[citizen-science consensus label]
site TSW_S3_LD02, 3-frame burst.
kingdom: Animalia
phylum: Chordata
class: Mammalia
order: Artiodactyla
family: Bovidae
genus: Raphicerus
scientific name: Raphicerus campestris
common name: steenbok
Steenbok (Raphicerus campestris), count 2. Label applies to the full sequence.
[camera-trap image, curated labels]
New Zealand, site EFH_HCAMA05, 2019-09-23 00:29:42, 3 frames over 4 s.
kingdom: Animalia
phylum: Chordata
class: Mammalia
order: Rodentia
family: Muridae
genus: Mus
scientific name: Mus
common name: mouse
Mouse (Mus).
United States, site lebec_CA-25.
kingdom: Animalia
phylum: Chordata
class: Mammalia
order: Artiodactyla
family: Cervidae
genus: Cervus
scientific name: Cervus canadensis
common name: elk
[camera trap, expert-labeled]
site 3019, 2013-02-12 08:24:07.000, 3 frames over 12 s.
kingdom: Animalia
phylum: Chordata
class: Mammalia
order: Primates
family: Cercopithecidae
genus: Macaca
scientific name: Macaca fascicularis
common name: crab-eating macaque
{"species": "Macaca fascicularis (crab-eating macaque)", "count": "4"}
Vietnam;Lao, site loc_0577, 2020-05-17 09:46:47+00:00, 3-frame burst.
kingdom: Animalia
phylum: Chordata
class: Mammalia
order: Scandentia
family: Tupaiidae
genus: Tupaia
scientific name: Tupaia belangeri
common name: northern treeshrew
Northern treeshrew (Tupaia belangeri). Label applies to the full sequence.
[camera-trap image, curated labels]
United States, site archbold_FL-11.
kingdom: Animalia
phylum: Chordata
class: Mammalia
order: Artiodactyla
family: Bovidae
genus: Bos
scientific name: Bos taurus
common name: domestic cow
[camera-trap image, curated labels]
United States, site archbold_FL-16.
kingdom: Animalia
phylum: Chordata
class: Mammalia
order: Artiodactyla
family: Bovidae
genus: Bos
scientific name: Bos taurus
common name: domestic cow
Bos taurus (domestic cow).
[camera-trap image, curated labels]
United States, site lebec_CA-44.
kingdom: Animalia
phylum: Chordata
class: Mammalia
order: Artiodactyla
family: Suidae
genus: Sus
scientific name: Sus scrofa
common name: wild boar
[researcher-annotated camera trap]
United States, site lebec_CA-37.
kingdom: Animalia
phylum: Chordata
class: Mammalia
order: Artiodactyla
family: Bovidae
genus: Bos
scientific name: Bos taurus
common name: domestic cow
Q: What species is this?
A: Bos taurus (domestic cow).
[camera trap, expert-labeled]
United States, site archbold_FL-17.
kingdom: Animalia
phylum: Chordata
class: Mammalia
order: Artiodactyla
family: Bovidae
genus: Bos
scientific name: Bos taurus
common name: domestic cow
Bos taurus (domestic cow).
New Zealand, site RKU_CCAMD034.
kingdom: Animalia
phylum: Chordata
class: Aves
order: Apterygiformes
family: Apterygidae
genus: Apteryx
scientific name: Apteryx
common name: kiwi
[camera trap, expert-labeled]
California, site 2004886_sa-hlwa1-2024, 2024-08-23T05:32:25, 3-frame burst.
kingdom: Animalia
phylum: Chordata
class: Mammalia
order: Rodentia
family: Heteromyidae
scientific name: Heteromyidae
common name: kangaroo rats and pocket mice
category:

***

▸ **Task prompt**
Scan the material for the string "scientific". Copy each line where it appears.

▸ **Answer to the exercise**
scientific name: Raphicerus campestris
scientific name: Mus
scientific name: Cervus canadensis
scientific name: Macaca fascicularis
scientific name: Tupaia belangeri
scientific name: Bos taurus
scientific name: Bos taurus
scientific name: Sus scrofa
scientific name: Bos taurus
scientific name: Bos taurus
scientific name: Apteryx
scientific name: Heteromyidae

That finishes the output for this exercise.